Both events will set the tone for what the students can expect and let them know that OUS offers cultural events, athletic events and students' organizations, just like any other college, she said.

Five years ago, OUS had only two student organizations. For the 2003-2004 year they will have more than 30, Keffer said.

"It just keeps growing. All have been student-generated, which is why I think it works," Keffer said. "They know what they will enjoy."

The cookout will feature a disc jockey, interactive games and an ice-cream social. Students can also pick up schedules and student identification cards.

"We want the students to leave here firm in the belief that they fit in," she said. "They made a decision and we want them to feel like they belong, that this is their community now."

Keffer wanted to encourage parents, friends, spouses and other members of the student's support group to attend the cook-out because a key to success in college is having support.

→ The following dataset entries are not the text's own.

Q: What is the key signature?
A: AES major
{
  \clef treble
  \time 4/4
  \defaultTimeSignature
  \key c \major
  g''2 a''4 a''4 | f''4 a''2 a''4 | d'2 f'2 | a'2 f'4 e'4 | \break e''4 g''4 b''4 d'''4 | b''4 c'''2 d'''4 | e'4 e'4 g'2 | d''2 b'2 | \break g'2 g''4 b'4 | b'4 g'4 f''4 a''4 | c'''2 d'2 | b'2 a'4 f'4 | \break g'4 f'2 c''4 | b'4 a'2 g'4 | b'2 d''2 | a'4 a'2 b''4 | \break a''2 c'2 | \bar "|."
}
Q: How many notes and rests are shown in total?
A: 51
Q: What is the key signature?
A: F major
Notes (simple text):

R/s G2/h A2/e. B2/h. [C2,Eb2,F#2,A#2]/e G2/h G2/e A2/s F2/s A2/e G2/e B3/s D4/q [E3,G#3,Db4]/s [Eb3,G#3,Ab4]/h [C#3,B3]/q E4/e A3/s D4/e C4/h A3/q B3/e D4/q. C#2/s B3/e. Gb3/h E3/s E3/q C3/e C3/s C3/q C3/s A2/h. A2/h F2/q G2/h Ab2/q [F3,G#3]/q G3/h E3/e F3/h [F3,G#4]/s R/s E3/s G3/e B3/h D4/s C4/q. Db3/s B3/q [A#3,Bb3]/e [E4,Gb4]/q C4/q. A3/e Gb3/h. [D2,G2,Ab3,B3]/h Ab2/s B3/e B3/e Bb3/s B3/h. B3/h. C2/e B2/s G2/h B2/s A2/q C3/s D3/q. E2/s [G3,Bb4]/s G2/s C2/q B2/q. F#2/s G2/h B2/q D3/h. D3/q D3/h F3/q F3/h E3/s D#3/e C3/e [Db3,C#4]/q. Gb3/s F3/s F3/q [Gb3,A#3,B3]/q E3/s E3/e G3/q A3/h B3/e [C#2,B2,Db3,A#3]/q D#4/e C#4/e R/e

She said it is important for students to realize that starting college is a new chapter in their lives -- it should be exciting, but it is normal to be a little nervous.

"We believe we attract some of the best students in the Tri-State, but college can still be difficult," she said.

Events like these are designed to help students become more acclimated to college before the class work begins, she said.

"We want them to know that the faculty and staff want them to do well in the classroom, but also develop who they are."